I am calling a perl script from a bash script. I want to obtain the return value that the perl script returns in the bash script in order to act on it. When I have the following, the output is a blank line to the console when I expect it to be "good".

bashThing.sh

#!/bin/bash

ARG="valid"
VAL=$(perl -I. -MperlThing -e "perlThing::isValid ${ARG}")
echo $VAL

perlThing.pm

#! /usr/bin/perl -w
use strict;

package perlThing;

sub isValid
{
  my $arg = shift;
  if($arg == "valid")
  {
    return "good";
  }
  else
  {
    return "bad";
  }
}

1;

Answer 1

If you expect the value good or bad in $VAR, then you should print them not return them.

Other than printed stuff, the perl process can pass only integer return values to calling program. And you can check that using $? in bash script, this variable stores the return value of last run process.

Answer 2

You didn't have Perl warnings enabled completely. You would have seen several warnings. I enabled warnings both in bash (using -w on the Perl one-liner), and in Perl with use warnings;. The shebang line is ignored in the .pm file since it is not being executed as a script.

isValid returned a string, but you were ignoring the returned value. To fix that, use print in the one-liner.

You also needed to pass the value to isValid properly.

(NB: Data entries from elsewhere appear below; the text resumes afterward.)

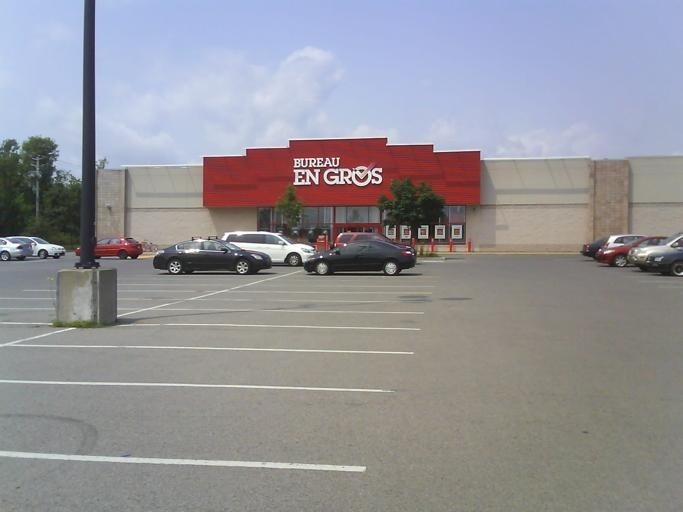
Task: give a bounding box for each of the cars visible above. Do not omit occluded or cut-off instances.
[75,236,143,261]
[0,238,33,261]
[304,241,416,277]
[152,238,272,276]
[580,234,682,278]
[5,236,66,259]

Lastly, you need to use eq instead of == for string comparison.

bash:

#!/bin/bash

ARG="valid"
VAL=$(perl -w -I. -MperlThing -e "print perlThing::isValid(q(${ARG}))")
echo $VAL

Perl:

use strict;
use warnings;

package perlThing;

sub isValid
{
  my $arg = shift;
  if($arg eq "valid")
  {
    return "good";
  }
  else
  {
    return "bad";
  }
}

1;